Câmara dos Deputados.Rubens Chaves/Folhapress
A ausência de coerência programática entre os partidos federados agrava-se pela falta de mecanismos de fiscalização e penalização por descumprimento das regras de atuação conjunta. Enquanto a legislação prevê a possibilidade de perda de mandato por infidelidade partidária, não há sanções equivalentes para partidos que desrespeitam os acordos da federação. Essa lacuna, embora não exista ainda nenhum caso concreto, permite que siglas antagônicas – como partidos progressistas e conservadores – se unam temporariamente por uma legislatura para ampliar suas bancadas, sem que isso implique em convergência de agendas ou valores. O Parlamento, assim, transforma-se num palco de alianças voláteis, onde a fidelidade ideológica é substituída pelo cálculo eleitoral.
Se no Legislativo a federação é uma mera formalidade, no campo eleitoral as regras são mais rígidas – ainda que insuficientes para garantir unidade política. Os partidos federados são obrigados a apresentar listas únicas de candidatos a deputados e vereadores, além de dividir recursos do Fundo Eleitoral e tempo de propaganda. No entanto, essa suposta integração esconde uma disputa interna por espaço e financiamento, onde cada sigla busca maximizar seus próprios interesses. A distribuição de recursos, por exemplo, frequentemente gera conflitos, já que partidos maiores tendem a dominar as negociações em detrimento dos menores.
O horário eleitoral gratuito, outro pilar da suposta união, também reflete essa contradição. Embora os partidos estejam tecnicamente unidos sob uma mesma federação, suas propagandas muitas vezes destacam agendas divergentes ou mesmo antagônicas. Um partido progressista federado com um partido conservador, por exemplo, dificilmente apresentará uma mensagem coerente ao eleitorado, expondo a fragilidade programática do modelo. O eleitor, assim, fica sem referências claras sobre o que de fato representa a federação, já que esta não se traduz em um projeto político unificado.

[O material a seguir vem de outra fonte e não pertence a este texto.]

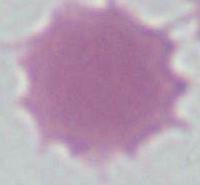

Micrograph. An erythrocyte is shown. 1000x magnification.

A federação partidária, em sua forma atual, é um sintoma da degradação do sistema político brasileiro, onde a sobrevivência eleitoral prevalece sobre o debate programático. Ao permitir que partidos sem afinidades ideológicas se unam apenas para aumentar suas bancadas, o modelo aprofunda o divórcio entre representantes e representados, já que o eleitor vota em uma chapa que não corresponde a nenhuma unidade real de propostas. A exceção fica por conta das federações ideológicas, que, por sua raridade, apenas confirmam a regra.

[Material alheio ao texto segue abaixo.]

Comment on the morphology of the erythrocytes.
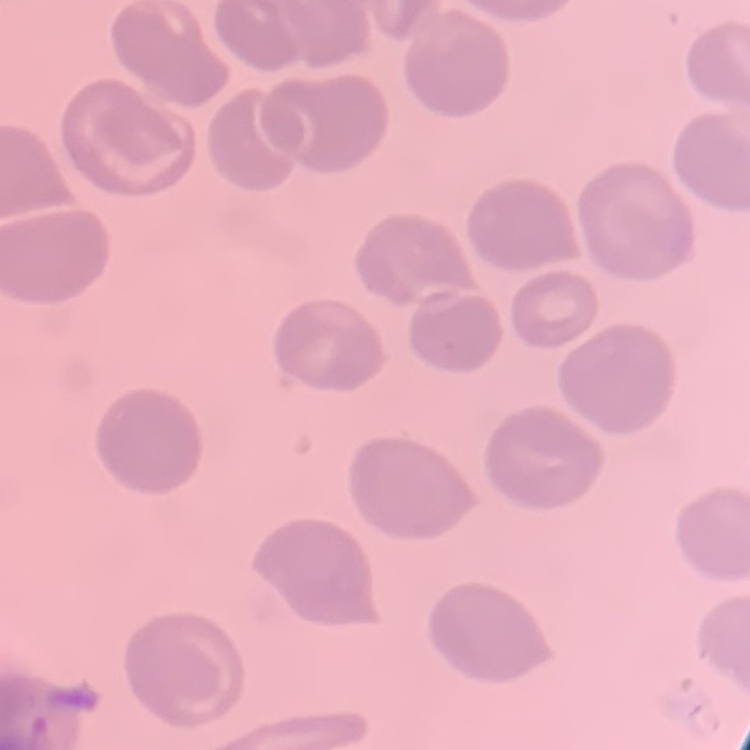
No rouleaux formation.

Se o objetivo era substituir as coligações proporcionais sem perder a fragmentação partidária, o modelo atual cumpre seu papel. Mas se a expectativa era fortalecer a organicidade partidária e a clareza programática, a federação mostrou-se um fracasso. Enquanto não houver exigência de convergência ideológica mínima entre os partidos federados, esse instrumento seguirá sendo uma peça de engrenagem eleitoreira, e não um mecanismo de fortalecimento democrático.